Saturday, June 04, 2005
ANDY DWORKIN

Oregon officials probably will let Umatilla's chemical weapons incinerator resume work Thursday, three weeks after a series of fires spurred regulators to stop the process.

Since April, three rockets have exploded and burned while being chopped to pieces at the U.S. Army's Umatilla Chemical Agent Disposal Facility west of Hermiston.

The blasts hurt no one and caused a few thousand dollars in equipment damage. They happened in reinforced, unmanned rooms where machines automatically drain sarin nerve agent from the rockets before chopping them into pieces that burn in a high-temperature furnace.

The plant was designed to withstand occasional rocket fires. However, engineers had estimated just one fire out of Umatilla's roughly 105,000 rockets, said Doug Hamrick, project manager with Washington Group International, the contractor that runs the plant. On May 18, after the third blast in six weeks, the Oregon Department of Environmental Quality suspended processing.

The DEQ wanted to check the plant, and Army officials were properly investigating the cause of the fires, their effect on safety and ways to limit future blasts, said Dennis Murphey, DEQ chemical demilitarization program administrator.

No root cause has been found. But DEQ workers have seen data suggesting the fires do not threaten people or the environment, and they have some confidence in work under way to prevent or manage future fires. Murphey said his staff has many reports to read, so he may not issue a "restart letter" until Thursday.

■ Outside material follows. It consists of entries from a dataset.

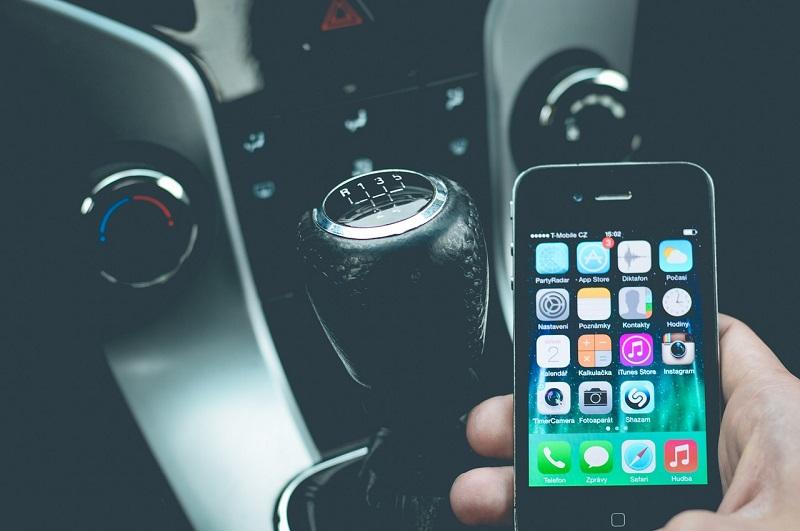 טלפון במכונית – נהג צעיר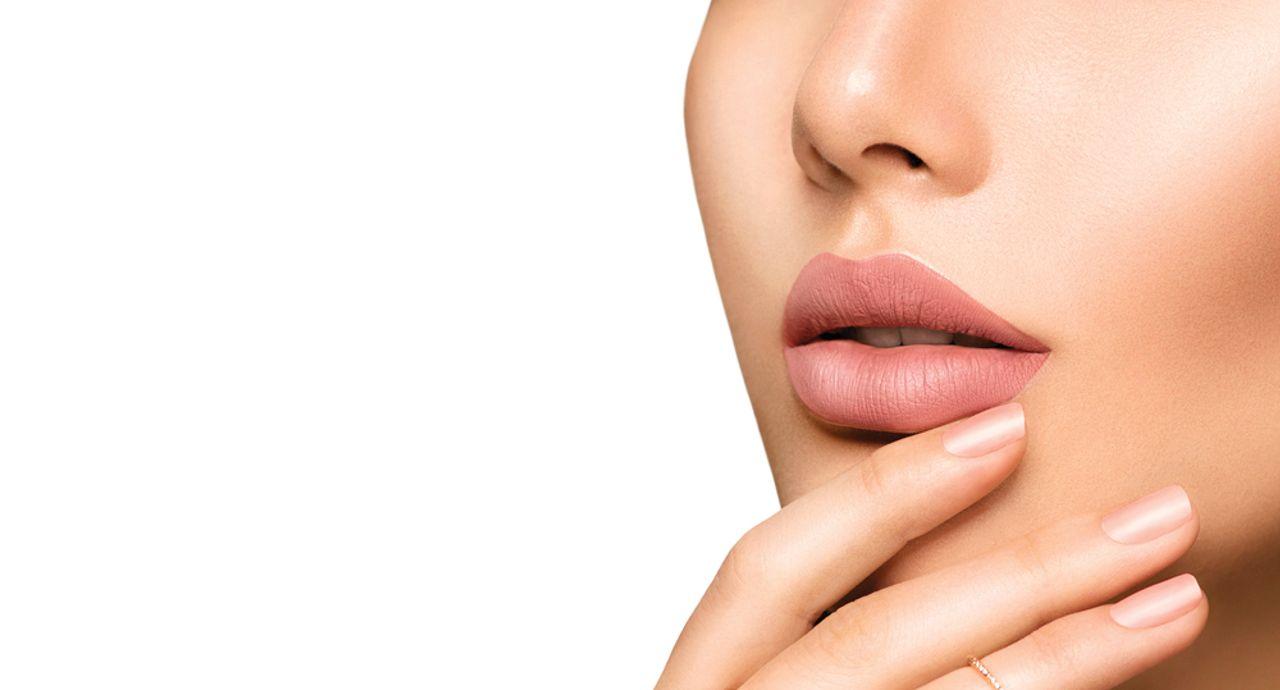 唇の黒ずみの原因は?対策法やメイクでカバーする方法を伝授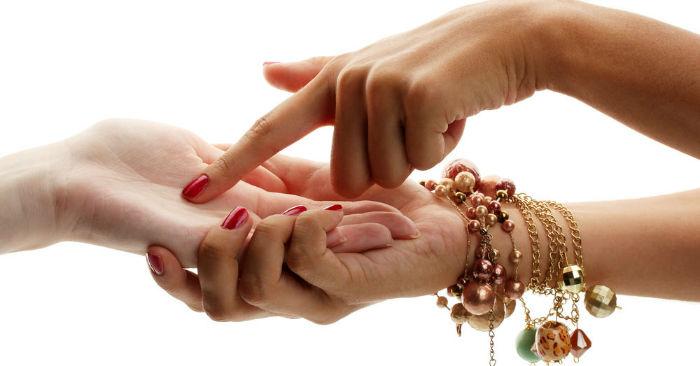 chiromantija 5360f9289b608 w700 - معنای خطوط کف دست چیست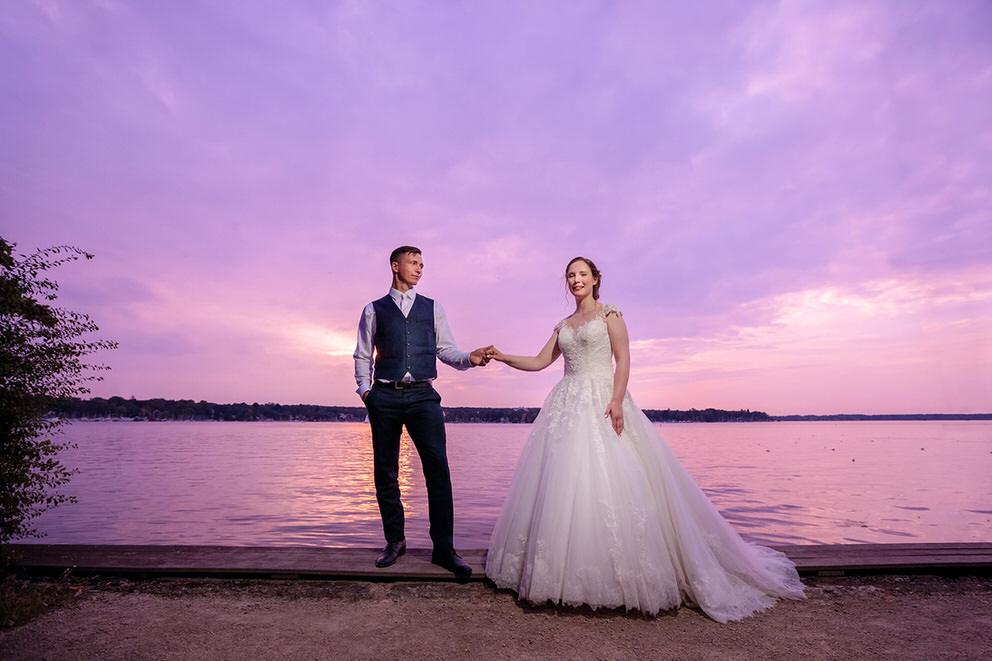 Brautpaarfotos zum Sonnenuntergang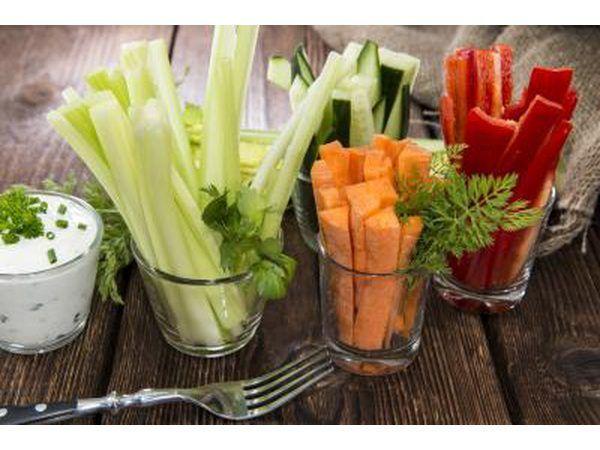 legumes variados em copos na tabela.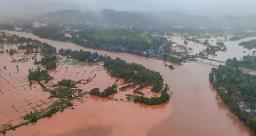 महाराष्ट्र में बढ़ता जा रहा बाढ़ का खतरा, 875 गांव मूसलाधार बारिश से हुए प्रभावित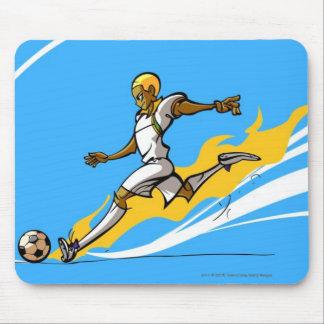 Jugador de fútbol que golpea un balón de fútbol mousepad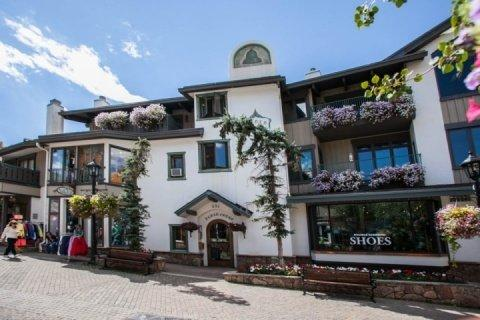 Plaza Lodge is located in the heart of Vail Village on Bridge Street and a short walk to Gondola One. - Vail Ski Rental on Bridge Street~ Walk to Gondola One~ Vail Mountain Views~ Hot Tub~ Heart of Vail!! - Vail - rentals
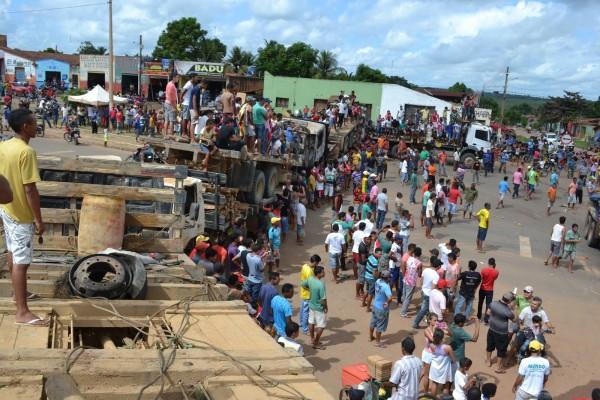 Madeireiros bloquearam os dois sentidos da via na BR 222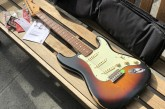 Fender Road Worn 60s Stratocaster 3 Color Sunburst-8.jpg
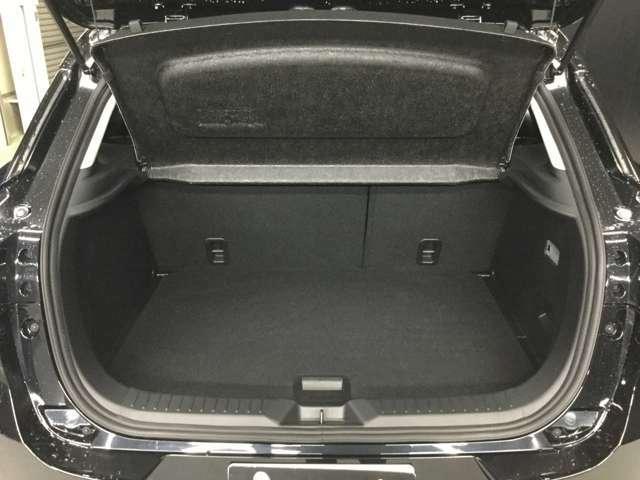 ラゲッジルームには荷物もしっかり積み込めます☆大きめのお荷物も後部座席を倒せるのでばっちりです☆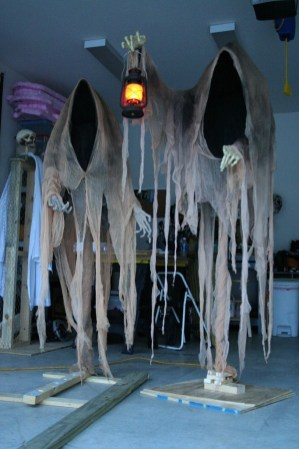 Outstanding Diy Halloween Decorations Ideas For Party Decor18
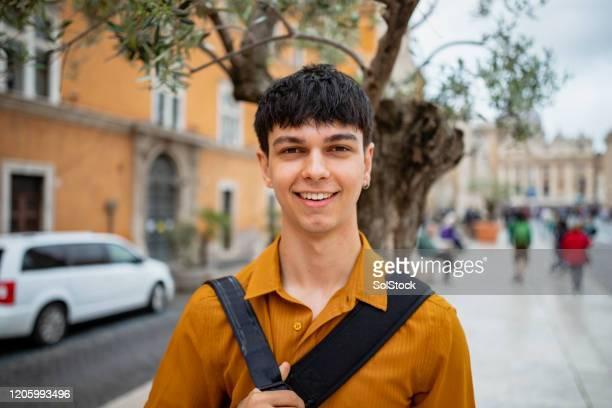 un viaggiatore indipendente - capelli neri foto e immagini stock
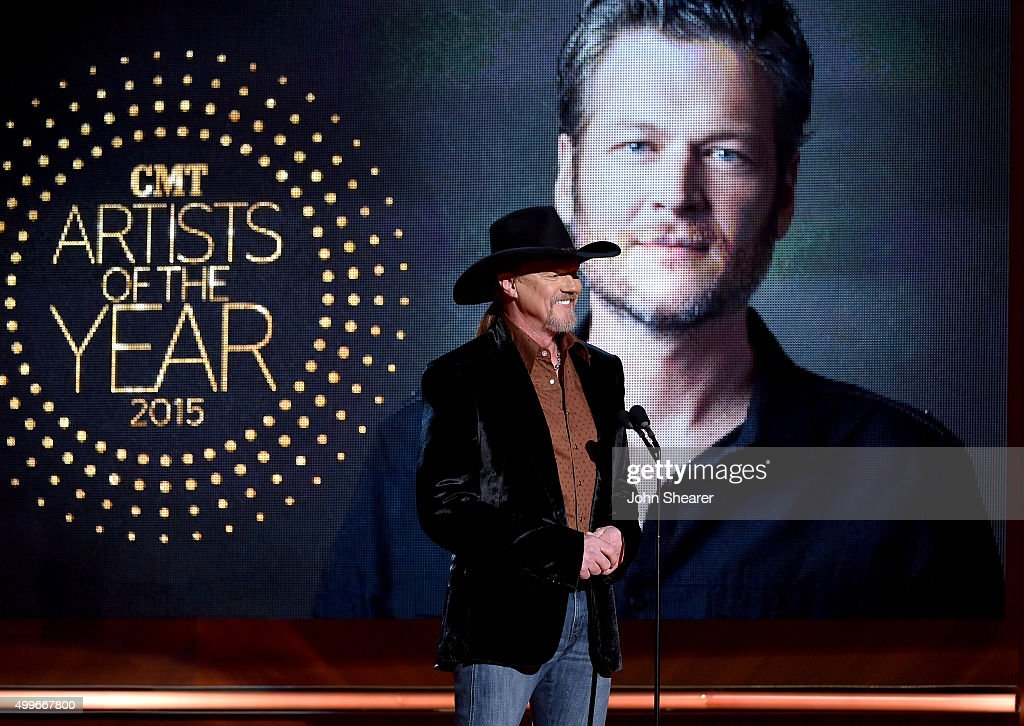 Singer <a gi-track='captionPersonalityLinkClicked' href=/galleries/search?phrase=Trace+Adkins&family=editorial&specificpeople=224686 ng-click='$event.stopPropagation()'>Trace Adkins</a> speaks onstage during the 2015 'CMT Artists of the Year' at Schermerhorn Symphony Center on December 2, 2015 in Nashville, Tennessee.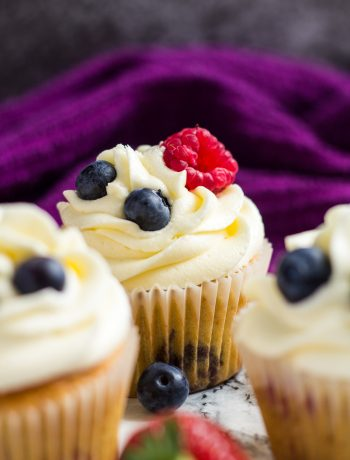Summer Berry Cupcakes | marshasbakingaddiction.com @marshasbakeblog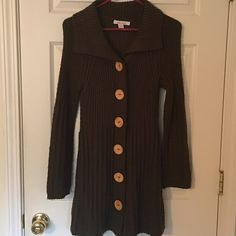 """Beautiful Dark Green Long Sweater! Brand: Wet Seal Beautiful Dark Green Long Sweater! Brand - Wet Seal! Has Big Buttons on outside that are snaps. Sweater comes to just above knee level - I'm 5'6"""". Size: Small Sweaters"""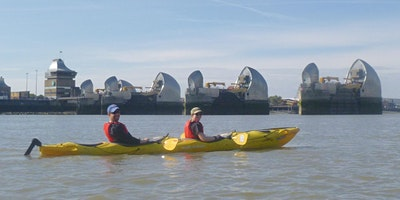 ** Barrier and Back. ( Kayaking Greenwich to the T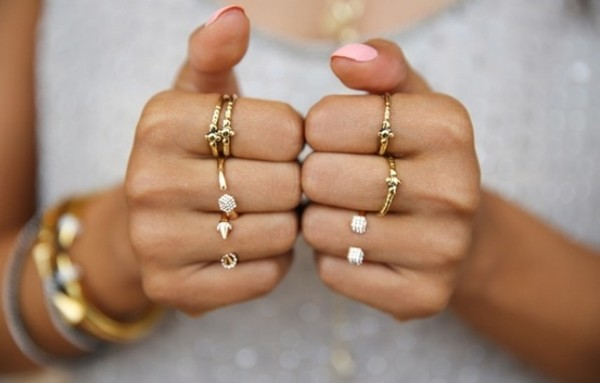 jeans gold jewelry gold tiny rings gold ring ring tumblr jewels ring pink nails rings midi gold rings gold ring stacking rings ring set jewelry rings and tings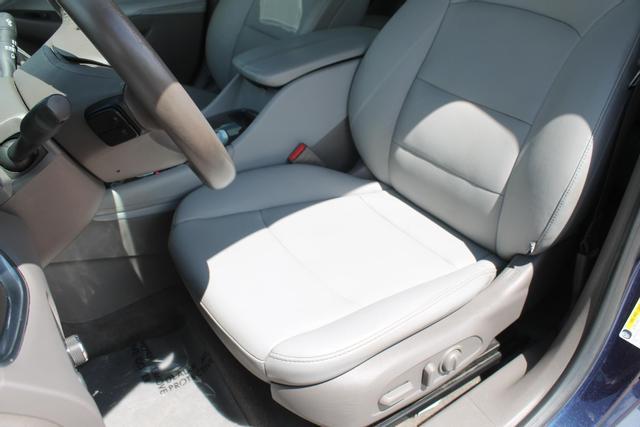 2016 Chevrolet Malibu - Image 9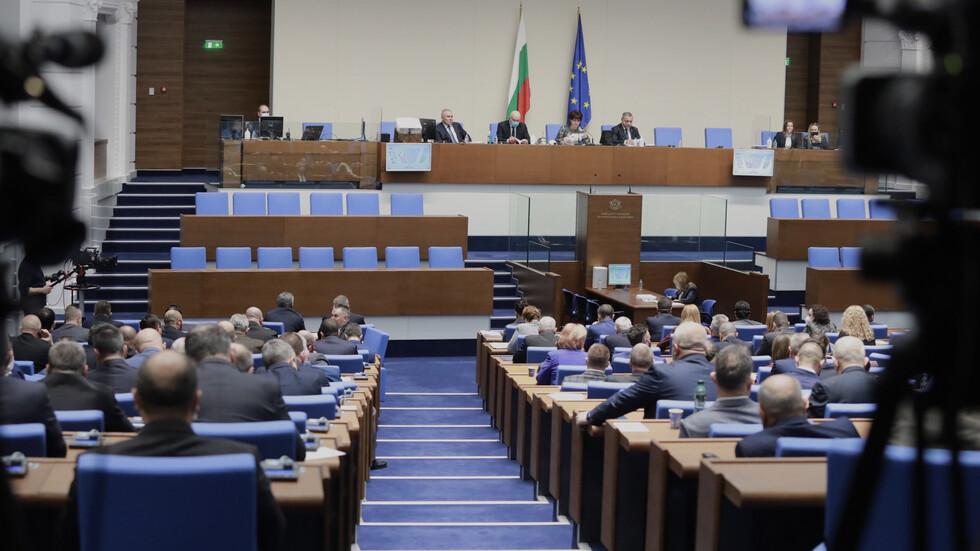 Скандал в Народното събрание заради носенето на маски в пленарната зала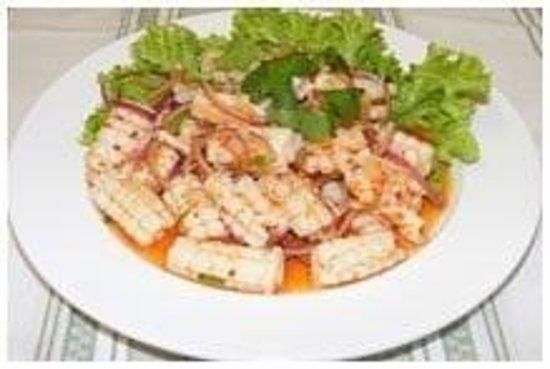 NONG'S Restaurant: Calamari Salad
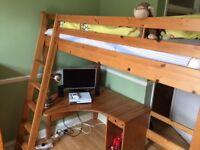 Bunkbed with a desc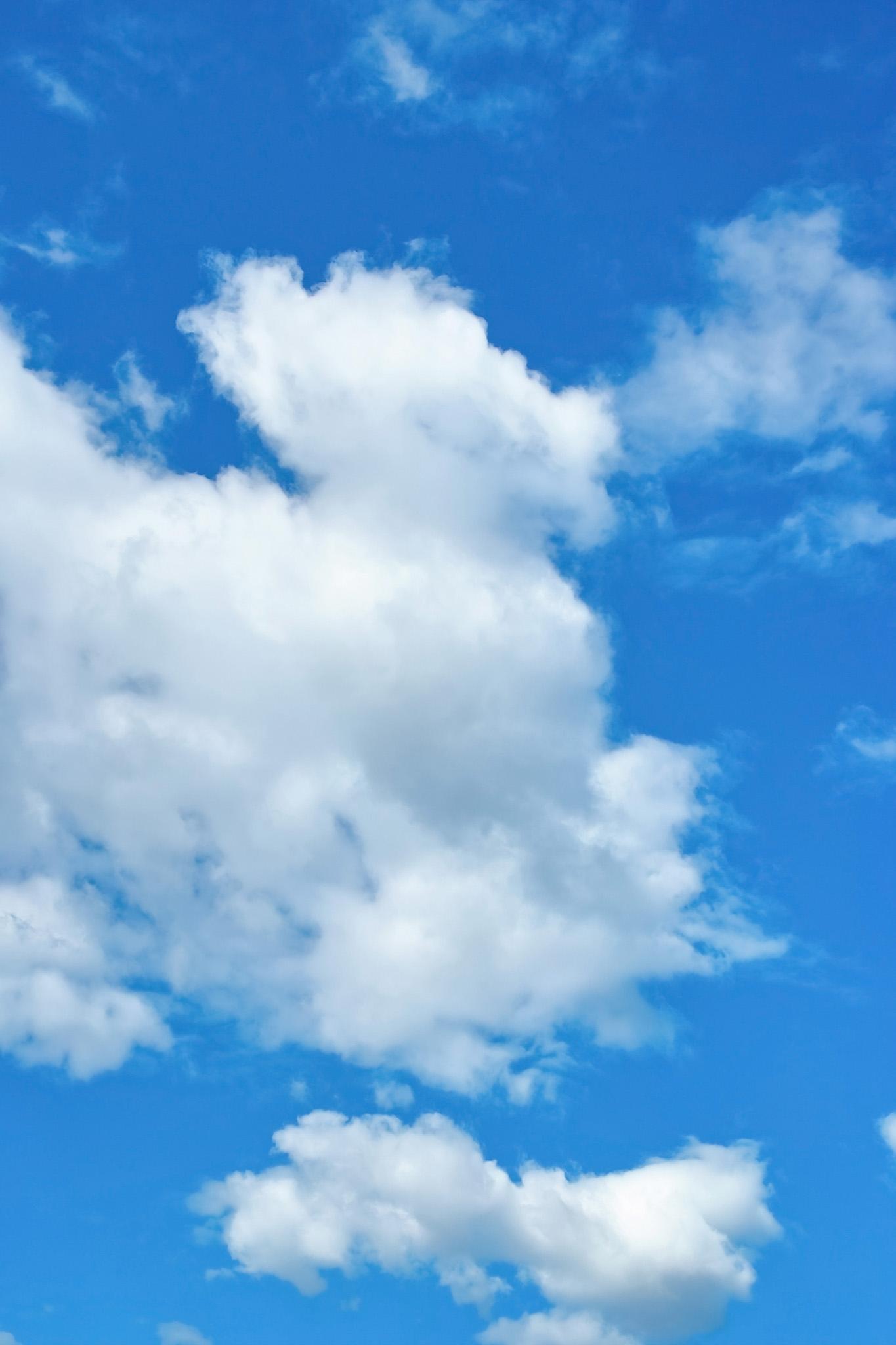 「鮮彩な青空と大きな雲」の画像を無料ダウンロード
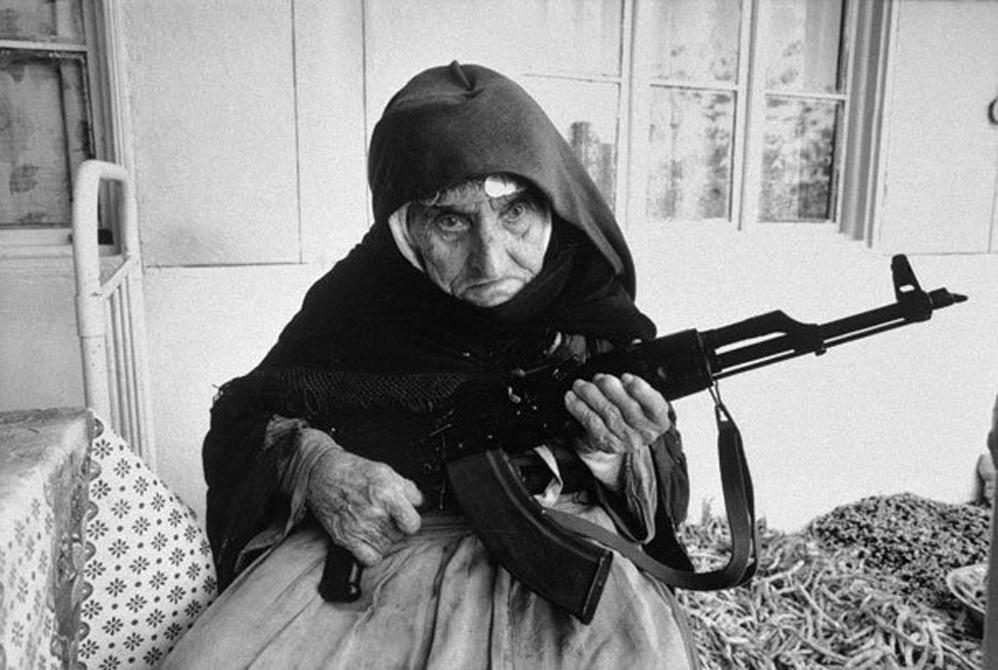 La mujer armenia que custodiaba su casa: 106 años de edad, 1990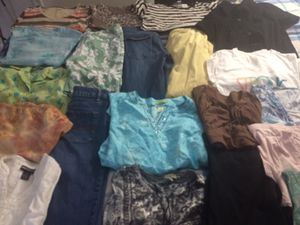 Lot of 21 women's Clothes mixes Sizes: Small, Medium, PS , 4 and 4P for Sale in Miramar, FL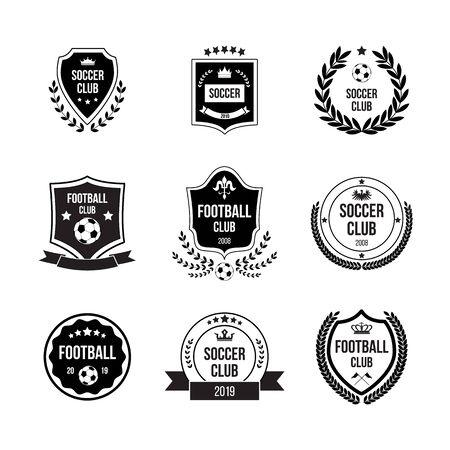 Set di distintivi da calcio e da calcio con scudi e palloni per competizioni, club e squadre. Distintivi neri, segni e icone in cerchi e scudi per il calcio. Illustrazione vettoriale piatto isolato. Vettoriali
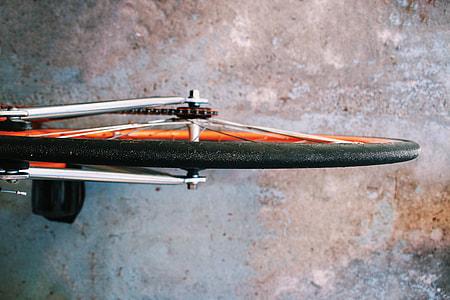 bike wheel photograph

"That's my best estimate," Murphey said, although "obviously, something could come up" as the staff reviews reports.

Umatilla officials said they are ready to restart because they think it is safer than to wait, even if more fires occur.

"I have to expect this will continue. It would not be prudent for me to expect this will go away," said Don Barclay, the Army's manager for the project. "The key is, are we protecting our workers? Are we protecting the public? And we are."

The depot's chemical weapons are so deadly that both plant and DEQ officials say it's safer to burn the aging rockets than to store them.

"It's not like fine wine," Hamrick said. "It's not going to improve with age."

Workers are addressing the fires in several ways, according to Hamrick and Barclay. Engineers confirmed that the machinery and reinforced rooms used to process rockets can withstand more fires. Analysts calculated that more fires do not increase safety risks for workers or the public.

Crews took steps to limit fires, including adding more spray nozzles to cool the rocket-chopping blade and extinguish flames. Plant engineers are considering whether other steps could limit fires, such as cutting the rockets more slowly or in different places, Hamrick said.

Efforts to find the fires' cause continue. Umatilla has had four rockets catch fire since November, all while a blade chopped through their explosive propellant. The four other U.S. chemical arms incinerators have had fires at the same point. That has made the propellant the focus of investigations.

Starting Monday, workers in a secure room will remove the propellant and motor sections from nine sarin-armed rockets at Umatilla. After making sure the sections are not contaminated with nerve agent, they will be sent to an Army lab in New Jersey for testing.

Scientists there will look for chemical or physical changes that could make fires more likely. That includes testing whether a lot of propellant made in October 1962 -- involved in Umatilla's three recent fires -- is especially prone to explode. Those tests should take roughly six weeks.